[Extracted page text data]
_____

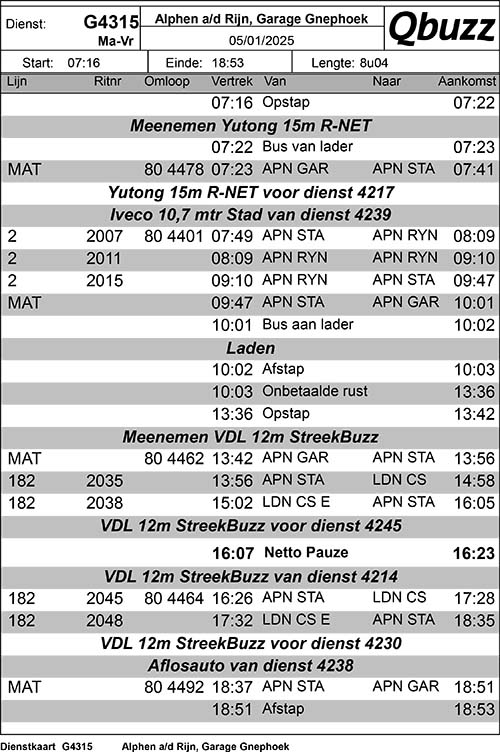 Dienst: G4315 Ma-Vr

Alphen a/d Rijn, Garage Gnephoek
05/01/2025

Qbuzz

Start: 07:16 Einde: 18:53 Lengte: 8u04

| Lijn | Ritnr | Omloop | Vertrek | Van | Naar | Aankomst |
|---|---|---|---|---|---|---|
| | | | 07:16 | Opstap | | 07:22 |
| Meenemen Yutong 15m R-NET | | | | | | |
| | | | 07:22 | Bus van lader | | 07:23 |
| MAT | | 80 4478 | 07:23 | APN GAR | APN STA | 07:41 |
| Yutong 15m R-NET voor dienst 4217 | | | | | | |
| Iveco 10,7 mtr Stad van dienst 4239 | | | | | | |
| 2 | 2007 | 80 4401 | 07:49 | APN STA | APN RYN | 08:09 |
| 2 | 2011 | | 08:09 | APN RYN | APN RYN | 09:10 |
| 2 | 2015 | | 09:10 | APN RYN | APN STA | 09:47 |
| MAT | | | 09:47 | APN STA | APN GAR | 10:01 |
| | | | 10:01 | Bus aan lader | | 10:02 |
| Laden | | | | | | |
| | | | 10:02 | Afstap | | 10:03 |
| | | | 10:03 | Onbetaalde rust | | 13:36 |
| | | | 13:36 | Opstap | | 13:42 |
| Meenemen VDL 12m StreekBuzz | | | | | | |
| MAT | | 80 4462 | 13:42 | APN GAR | APN STA | 13:56 |
| 182 | 2035 | | 13:56 | APN STA | LDN CS | 14:58 |
| 182 | 2038 | | 15:02 | LDN CS E | APN STA | 16:05 |
| VDL 12m StreekBuzz voor dienst 4245 | | | | | | |
| | | | 16:07 | Netto Pauze | | 16:23 |
| VDL 12m StreekBuzz van dienst 4214 | | | | | | |
| 182 | 2045 | 80 4464 | 16:26 | APN STA | LDN CS | 17:28 |
| 182 | 2048 | | 17:32 | LDN CS E | APN STA | 18:35 |
| VDL 12m StreekBuzz voor dienst 4230 | | | | | | |
| Aflosauto van dienst 4238 | | | | | | |
| MAT | | 80 4492 | 18:37 | APN STA | APN GAR | 18:51 |
| | | | 18:51 | Afstap | | 18:53 |

Dienstkaart G4315 Alphen a/d Rijn, Garage Gnephoek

_____

**TO DO**
The expected result is every line above containing the string "lader".

**WRITTEN ANSWER**
| | | | 07:22 | Bus van lader | | 07:23 |
| | | | 10:01 | Bus aan lader | | 10:02 |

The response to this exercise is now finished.